276 lines (168 loc) · 15.9 KB

mySociety standard data repository

This is a common template for running mySociety data science repositories.

It is optimized to run in Github Codespaces, but will also work locally, either using VS code's devcontainer extension, or just using docker-compose up to get into docker container.

To start a new project, create a repo from this template: https://github.com/mysociety/python-data-template/generate. This will bootstrap a cookiecutter version of the template, and turn on GitHub Pages.

Installing and running a project

The standard data repository is easiest to set up in Codespaces - where opening a new codespace should initalise the repo correctly using stored docker images. This also makes it easier to setup with common secrets.

All the config required for that also means it works well locally using VS Code and the remote containers extention using docker. On opening the project in VS Code, it should prompt to re-open the folder inside the dev container.

To run a single script from outside the container, docker compose run [x] should work well.

The project (in most cases) can be run without docker at all. If python 3.10 is installed locally, you can install poetry and provision that way:

pip install poetry
script/setup
python -m poetry install
python -m poetry shell
# now in virtual environment

This approach will not (without more manual work) produce the mySociety branded charts well, as that is dependent a selenium setup in the dockerfile. It can handle the dataset tool though.

Setting up automated testing/building of github pages

The .github/workflow-templates folder can either be renamed workflows or used as the building blocks for new workflows.

This currently contains two templates.

  • test.yml - Use GitHub Actions to enforce automated tests on the project.
  • build.yml - Build datasets and create a Github Pages page.

Structure of this repo

  • .devcontainer - The setup instructions for VS Code and Codespaces to work with the relevant Dockerfile. Includes expected exemptions.
  • .vscode - Default code processing settings for VS Code.
  • data - data storage. Has some subfolders to help with common sorting. Files put in data\private will not be committed.
  • docs - Jekyll directory that maps to the GitHub pages site for this repo.
  • notebooks - store any Jupyter notebooks here.
  • script - script-torulethem`all directory.
  • src/data_common - submodule for the data_common repo that contains common tools and helper libraries.
  • src/[repo_name] - where you should put specific python scripts for this repository.
  • tests - directory for pytest tests.
  • Dockerfile - The Dockerfile for this repo. Is locked to the data_common image at the latest commit when the repo was upgraded. This can be updated if you make changes that require a new docker setup.

Code formatting and conventions

This repo uses:

  • Poetry for dependency management and CLI configuration.
  • Black formatting for Python,
  • Pyright's 'basic' type checking for Python.
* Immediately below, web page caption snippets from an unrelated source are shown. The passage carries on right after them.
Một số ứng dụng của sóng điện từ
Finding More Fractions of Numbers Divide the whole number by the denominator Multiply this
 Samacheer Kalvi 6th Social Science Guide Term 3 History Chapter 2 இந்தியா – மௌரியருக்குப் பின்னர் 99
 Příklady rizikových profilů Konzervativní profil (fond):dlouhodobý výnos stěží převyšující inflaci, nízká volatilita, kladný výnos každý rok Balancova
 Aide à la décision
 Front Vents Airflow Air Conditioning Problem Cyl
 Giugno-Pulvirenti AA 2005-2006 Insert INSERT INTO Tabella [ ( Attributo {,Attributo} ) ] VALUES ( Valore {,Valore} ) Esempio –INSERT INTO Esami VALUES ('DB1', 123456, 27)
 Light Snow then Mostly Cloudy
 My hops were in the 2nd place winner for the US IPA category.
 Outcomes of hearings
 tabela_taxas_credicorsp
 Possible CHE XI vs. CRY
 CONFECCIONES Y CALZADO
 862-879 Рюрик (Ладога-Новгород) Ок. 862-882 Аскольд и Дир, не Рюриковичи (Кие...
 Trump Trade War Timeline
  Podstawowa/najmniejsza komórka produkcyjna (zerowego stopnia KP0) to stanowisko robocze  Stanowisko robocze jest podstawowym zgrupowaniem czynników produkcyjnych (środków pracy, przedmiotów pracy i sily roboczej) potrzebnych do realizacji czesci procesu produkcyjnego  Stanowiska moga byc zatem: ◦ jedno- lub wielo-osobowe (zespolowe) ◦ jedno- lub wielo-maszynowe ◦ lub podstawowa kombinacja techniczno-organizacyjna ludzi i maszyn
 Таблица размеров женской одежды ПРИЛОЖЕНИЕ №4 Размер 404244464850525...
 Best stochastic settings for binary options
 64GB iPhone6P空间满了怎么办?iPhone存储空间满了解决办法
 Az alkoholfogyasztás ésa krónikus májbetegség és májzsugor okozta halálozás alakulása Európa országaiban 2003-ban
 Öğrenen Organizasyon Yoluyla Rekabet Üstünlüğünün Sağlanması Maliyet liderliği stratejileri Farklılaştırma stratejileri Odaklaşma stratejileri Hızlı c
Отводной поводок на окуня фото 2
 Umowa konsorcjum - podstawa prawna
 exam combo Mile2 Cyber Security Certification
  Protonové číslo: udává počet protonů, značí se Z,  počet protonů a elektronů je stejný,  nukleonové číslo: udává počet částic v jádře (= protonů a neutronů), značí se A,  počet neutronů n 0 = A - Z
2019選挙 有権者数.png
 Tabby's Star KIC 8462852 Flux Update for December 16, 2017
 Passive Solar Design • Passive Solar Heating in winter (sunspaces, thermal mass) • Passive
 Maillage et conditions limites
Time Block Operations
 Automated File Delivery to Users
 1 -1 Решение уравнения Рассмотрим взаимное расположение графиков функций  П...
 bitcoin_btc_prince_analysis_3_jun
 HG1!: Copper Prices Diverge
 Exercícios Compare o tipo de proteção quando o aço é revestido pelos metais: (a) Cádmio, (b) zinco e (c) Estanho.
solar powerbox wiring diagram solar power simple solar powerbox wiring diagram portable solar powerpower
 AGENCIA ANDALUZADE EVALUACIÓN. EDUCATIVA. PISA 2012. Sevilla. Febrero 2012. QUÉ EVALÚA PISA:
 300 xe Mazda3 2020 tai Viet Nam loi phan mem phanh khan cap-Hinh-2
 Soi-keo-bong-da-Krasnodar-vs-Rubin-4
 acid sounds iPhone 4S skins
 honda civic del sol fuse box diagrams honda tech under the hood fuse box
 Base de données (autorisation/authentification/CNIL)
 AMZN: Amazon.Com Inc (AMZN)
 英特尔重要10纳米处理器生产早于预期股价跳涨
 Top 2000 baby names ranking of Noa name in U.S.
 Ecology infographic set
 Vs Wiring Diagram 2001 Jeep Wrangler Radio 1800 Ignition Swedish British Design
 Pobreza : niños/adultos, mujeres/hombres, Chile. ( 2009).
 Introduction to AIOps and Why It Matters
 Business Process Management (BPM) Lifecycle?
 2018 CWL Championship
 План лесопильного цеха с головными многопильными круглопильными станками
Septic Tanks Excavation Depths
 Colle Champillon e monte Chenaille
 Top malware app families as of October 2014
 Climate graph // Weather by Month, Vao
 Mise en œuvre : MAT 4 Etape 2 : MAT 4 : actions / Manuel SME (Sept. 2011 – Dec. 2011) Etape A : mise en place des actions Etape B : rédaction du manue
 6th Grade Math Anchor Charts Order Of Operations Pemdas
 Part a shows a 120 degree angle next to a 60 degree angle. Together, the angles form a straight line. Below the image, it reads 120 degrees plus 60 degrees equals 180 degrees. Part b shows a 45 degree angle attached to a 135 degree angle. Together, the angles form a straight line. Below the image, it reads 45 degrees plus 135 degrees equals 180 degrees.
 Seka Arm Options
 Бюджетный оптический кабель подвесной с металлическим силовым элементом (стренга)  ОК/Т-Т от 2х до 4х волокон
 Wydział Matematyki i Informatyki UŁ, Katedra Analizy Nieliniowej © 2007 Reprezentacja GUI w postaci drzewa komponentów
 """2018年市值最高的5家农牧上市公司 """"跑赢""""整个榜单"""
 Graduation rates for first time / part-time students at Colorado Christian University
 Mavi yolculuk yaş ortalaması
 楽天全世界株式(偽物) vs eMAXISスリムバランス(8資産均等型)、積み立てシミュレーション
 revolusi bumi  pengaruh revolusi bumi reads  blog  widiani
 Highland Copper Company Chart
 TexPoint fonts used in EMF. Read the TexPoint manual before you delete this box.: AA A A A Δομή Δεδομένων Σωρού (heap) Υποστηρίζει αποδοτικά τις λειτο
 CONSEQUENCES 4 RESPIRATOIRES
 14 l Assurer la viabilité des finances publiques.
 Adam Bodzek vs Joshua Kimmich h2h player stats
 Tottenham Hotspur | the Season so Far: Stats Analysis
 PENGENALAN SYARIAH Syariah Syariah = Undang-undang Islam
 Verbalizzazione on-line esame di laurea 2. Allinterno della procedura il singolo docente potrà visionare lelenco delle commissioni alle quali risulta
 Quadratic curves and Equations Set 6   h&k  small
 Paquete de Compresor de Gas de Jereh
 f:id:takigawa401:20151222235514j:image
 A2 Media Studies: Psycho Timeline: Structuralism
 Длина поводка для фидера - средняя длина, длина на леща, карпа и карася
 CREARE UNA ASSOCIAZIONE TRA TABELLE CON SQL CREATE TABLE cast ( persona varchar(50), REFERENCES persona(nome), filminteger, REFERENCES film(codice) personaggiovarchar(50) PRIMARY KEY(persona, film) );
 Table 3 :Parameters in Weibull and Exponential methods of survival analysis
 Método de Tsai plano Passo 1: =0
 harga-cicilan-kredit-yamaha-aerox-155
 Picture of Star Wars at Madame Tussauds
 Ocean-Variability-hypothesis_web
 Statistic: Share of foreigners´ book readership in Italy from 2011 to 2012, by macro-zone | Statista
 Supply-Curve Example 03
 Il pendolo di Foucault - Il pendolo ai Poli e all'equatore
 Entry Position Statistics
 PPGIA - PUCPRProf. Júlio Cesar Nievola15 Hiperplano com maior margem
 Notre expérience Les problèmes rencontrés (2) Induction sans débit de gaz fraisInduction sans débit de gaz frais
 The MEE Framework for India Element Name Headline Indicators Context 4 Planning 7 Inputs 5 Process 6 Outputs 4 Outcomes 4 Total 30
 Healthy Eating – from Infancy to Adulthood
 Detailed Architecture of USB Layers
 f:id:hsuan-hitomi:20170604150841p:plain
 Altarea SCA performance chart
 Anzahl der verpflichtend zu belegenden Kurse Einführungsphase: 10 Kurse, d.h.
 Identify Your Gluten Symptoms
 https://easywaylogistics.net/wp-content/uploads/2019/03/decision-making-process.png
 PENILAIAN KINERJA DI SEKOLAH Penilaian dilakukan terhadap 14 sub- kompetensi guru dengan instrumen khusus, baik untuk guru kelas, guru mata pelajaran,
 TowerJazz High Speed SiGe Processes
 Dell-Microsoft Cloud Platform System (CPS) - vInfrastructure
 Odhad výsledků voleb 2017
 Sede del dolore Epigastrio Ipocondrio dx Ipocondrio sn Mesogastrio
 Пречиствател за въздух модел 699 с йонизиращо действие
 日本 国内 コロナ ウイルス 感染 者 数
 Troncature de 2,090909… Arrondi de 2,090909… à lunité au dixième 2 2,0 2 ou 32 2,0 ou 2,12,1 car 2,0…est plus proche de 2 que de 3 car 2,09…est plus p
This does not require typing, but highlights issues when known, so projects benefit from having more typing.
  • The primary branch is main.

Black and Pyright are enforced by script/test. This should in many cases be undemanding, but can be disabled by modifying it from the script/test file.

See also the general mySociety coding standards.

Dataset management

This repo template is meant to help manage and publish datasets in a strict but light-weight way.

The problem this is solving is automated testing and release of datasets that are dynamically generated from ongoing processes. A repo like this sits between the original data source, adds documentation, and tests, and acts as a gate before downstream processes (or other users) make use of the data. It automates the packaging up of the data to make it more accessible with less ongoing work.

One repo can contain multiple data packages. A data package can contain multiple 'resources' (tables).

A published data package will use Jekyll and GitHub Pages to render help and download links for different versions. This includes a rendered Excel file containing all resources and metadata associated with a dataset. Access to these through the Jekyll site can include a 'soft' email gate (where users are prompted to share information), and a hard email gate, where users must complete a survey before getting access to the datasets.

Helper tool

The dataset helper tool uses the frictionless standard to describe datasets.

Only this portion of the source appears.